At a press briefing here on Monday, WHO Director-General Tedros Adhanom Ghebreyesus said although the Oxford-AstraZeneca vaccine is one of the several that have been shown to be effective in preventing severe disease, hospitalisations and deaths from Covid-19, the emergence of new variants of the virus has raised concerns about their potential impacts on the efficacy of vaccines, reports Xinhua news agency.

He announced that the WHO Strategic Advisory Group of Experts on Immunization (SAGE) met to review the Oxford-AstraZeneca vaccine and discuss these new developments.

Tedros added that he will meet with the SAGE Chair on Tuesday to discuss its recommendations.

Monday’s development came a day after, South Africa, where the new variant named B.1.351 was found, announced that the rollout of the AstraZeneca vaccine in the country would be temporarily put on hold until more clinical efficacy information becomes available.

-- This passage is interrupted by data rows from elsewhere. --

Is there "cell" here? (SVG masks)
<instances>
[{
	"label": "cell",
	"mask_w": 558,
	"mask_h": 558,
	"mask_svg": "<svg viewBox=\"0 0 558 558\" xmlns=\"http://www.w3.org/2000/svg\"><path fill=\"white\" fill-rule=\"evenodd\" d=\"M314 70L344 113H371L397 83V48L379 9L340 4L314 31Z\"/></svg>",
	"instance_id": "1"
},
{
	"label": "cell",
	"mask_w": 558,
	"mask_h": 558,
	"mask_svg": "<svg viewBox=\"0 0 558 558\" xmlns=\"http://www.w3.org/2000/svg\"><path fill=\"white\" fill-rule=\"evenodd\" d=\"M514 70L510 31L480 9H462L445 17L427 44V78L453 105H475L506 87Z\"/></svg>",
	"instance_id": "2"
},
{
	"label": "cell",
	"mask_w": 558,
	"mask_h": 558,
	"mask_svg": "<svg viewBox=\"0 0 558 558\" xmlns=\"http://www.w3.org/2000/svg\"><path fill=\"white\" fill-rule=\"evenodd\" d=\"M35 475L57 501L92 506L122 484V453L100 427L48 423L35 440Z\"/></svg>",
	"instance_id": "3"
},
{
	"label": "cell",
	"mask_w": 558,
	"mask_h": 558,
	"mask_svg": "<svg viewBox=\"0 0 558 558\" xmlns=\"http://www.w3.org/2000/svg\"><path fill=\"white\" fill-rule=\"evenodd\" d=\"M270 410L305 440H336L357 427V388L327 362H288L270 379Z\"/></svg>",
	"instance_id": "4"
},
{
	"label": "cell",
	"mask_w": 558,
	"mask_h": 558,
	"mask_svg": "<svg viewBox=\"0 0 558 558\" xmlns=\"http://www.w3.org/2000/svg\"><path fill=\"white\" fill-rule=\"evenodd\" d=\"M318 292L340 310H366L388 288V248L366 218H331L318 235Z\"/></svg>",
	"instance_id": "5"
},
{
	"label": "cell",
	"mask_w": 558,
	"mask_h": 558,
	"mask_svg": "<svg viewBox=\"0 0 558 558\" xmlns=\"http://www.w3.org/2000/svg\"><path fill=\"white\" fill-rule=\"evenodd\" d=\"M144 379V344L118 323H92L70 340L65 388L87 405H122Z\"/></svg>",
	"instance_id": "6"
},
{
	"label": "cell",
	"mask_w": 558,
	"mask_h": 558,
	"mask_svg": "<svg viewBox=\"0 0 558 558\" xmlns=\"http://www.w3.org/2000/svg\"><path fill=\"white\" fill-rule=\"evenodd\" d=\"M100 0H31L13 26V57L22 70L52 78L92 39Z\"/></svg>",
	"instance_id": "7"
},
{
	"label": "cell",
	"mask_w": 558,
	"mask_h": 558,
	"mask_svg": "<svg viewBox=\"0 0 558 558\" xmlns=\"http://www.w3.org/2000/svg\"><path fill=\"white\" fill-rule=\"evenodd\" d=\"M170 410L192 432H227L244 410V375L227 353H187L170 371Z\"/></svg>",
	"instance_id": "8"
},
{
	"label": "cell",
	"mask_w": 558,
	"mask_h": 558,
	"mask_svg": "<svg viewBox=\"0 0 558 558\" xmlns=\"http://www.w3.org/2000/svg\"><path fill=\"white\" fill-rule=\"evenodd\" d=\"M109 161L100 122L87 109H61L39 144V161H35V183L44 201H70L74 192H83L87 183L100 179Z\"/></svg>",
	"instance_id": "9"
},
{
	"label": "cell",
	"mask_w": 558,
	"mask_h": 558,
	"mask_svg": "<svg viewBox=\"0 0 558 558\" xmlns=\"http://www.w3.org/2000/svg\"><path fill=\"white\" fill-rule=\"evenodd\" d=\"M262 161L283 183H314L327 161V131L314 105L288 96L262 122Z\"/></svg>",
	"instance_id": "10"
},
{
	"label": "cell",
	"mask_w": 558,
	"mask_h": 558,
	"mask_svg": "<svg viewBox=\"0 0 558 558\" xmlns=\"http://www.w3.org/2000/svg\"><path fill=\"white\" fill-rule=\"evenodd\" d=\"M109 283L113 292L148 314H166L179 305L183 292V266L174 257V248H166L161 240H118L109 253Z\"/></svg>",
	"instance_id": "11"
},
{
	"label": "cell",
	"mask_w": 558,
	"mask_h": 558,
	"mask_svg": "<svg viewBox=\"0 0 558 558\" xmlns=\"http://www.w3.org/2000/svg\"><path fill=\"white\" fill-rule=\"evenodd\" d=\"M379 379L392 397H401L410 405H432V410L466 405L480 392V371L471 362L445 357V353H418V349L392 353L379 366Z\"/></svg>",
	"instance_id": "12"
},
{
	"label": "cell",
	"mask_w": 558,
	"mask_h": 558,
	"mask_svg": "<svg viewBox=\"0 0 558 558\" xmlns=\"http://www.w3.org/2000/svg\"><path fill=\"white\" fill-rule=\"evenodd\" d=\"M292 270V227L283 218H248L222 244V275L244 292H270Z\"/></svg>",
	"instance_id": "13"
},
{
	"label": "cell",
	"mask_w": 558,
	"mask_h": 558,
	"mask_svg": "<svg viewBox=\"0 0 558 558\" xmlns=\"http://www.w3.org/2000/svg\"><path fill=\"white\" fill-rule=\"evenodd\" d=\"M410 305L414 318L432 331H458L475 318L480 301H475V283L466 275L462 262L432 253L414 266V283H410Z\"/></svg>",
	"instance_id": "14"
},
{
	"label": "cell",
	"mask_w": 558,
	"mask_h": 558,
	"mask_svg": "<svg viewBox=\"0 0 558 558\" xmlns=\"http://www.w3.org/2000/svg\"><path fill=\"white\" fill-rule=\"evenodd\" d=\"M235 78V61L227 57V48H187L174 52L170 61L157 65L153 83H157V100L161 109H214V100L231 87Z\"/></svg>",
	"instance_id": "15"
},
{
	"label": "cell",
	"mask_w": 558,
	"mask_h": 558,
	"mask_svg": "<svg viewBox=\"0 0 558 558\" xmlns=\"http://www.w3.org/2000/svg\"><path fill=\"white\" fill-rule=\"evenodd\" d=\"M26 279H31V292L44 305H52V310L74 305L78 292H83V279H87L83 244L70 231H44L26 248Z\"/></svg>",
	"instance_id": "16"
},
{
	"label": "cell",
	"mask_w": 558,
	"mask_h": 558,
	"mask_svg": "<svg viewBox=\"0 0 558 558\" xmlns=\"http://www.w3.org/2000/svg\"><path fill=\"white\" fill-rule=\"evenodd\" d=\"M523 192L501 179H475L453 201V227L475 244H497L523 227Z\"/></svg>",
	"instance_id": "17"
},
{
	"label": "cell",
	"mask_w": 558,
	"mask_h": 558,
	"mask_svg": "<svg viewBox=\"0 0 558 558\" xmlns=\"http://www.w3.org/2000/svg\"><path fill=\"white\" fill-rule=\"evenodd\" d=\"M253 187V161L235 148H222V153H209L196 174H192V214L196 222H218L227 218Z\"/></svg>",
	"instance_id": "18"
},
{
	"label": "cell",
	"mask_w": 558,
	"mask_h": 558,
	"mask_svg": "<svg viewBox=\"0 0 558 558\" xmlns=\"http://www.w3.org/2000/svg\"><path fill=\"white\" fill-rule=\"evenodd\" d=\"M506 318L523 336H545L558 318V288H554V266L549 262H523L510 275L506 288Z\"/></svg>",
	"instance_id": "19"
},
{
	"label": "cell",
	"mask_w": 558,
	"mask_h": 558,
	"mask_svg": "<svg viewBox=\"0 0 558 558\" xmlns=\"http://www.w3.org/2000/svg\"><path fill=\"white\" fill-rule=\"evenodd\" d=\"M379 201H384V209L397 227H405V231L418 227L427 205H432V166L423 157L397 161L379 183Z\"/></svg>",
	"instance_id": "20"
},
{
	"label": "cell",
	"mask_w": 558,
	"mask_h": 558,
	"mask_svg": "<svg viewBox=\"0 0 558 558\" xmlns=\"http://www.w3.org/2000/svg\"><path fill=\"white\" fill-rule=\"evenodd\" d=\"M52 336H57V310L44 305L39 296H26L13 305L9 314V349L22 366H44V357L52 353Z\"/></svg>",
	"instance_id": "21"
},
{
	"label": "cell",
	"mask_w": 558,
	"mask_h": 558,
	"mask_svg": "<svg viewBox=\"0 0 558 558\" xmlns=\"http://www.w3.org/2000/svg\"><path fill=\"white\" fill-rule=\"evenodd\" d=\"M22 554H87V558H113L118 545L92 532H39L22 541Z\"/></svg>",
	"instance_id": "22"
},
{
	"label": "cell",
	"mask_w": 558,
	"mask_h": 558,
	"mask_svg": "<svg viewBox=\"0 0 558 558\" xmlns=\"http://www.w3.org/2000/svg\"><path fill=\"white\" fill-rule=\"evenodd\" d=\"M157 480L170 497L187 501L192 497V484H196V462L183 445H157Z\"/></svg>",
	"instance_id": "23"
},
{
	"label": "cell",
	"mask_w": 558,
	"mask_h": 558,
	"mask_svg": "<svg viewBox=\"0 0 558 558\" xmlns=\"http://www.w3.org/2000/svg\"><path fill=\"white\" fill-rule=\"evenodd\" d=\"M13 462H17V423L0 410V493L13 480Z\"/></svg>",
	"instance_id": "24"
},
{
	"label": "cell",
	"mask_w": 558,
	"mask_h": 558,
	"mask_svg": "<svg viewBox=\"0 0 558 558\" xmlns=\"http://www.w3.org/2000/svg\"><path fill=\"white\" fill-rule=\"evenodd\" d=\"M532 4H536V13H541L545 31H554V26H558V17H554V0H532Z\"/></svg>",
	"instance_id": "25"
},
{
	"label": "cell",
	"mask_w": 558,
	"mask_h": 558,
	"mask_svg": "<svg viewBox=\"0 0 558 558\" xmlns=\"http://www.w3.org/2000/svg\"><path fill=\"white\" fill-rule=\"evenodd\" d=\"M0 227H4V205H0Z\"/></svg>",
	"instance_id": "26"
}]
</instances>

Frontline workers have been vaccinated

Also at the briefing, Kate O’Brien, director of the Department for Immunization, Vaccines, and Biologicals at the WHO, said SAGE had met investigators from the trials being conducted in Britain and Brazil, as well as AstraZeneca and investigators from South African trials.

In looking at evidence on the AstraZeneca vaccine across a number of trials, it is very clear that it has efficacy against severe disease, hospitalisations and deaths among different variants, said O’Brien, while admitting that “there are some indications of reduction in the efficacy, some more some less, depending on which variant, which population, and also the neutralizing antibody responses”.

“But we also have evidence that there is the likelihood that the retention of meaningful impact against severe disease is a very plausible scenario for the product against the B.1.351 variant,” she added.

O’Brien also noted that “we really have to sort of sail a steady ship, based on the preponderance of evidence and not lurch from one particular report or another report”.

AstraZeneca

Meanwhile, GAVI, the global Vaccine Alliance and a major player in the WHO-led COVAX initiative for Covid-19 vaccines, has decided to continue rolling out the AstraZeneca vaccine.

According to GAVI CEO Seth Berkley, the AstraZeneca vaccine is efficacious and has been reviewed and approved by a number of stringent regulatory authorities.

“Therefore we suspect that we will continue to roll that out, and we’ll continue to follow the effects of that vaccine over time,” he said.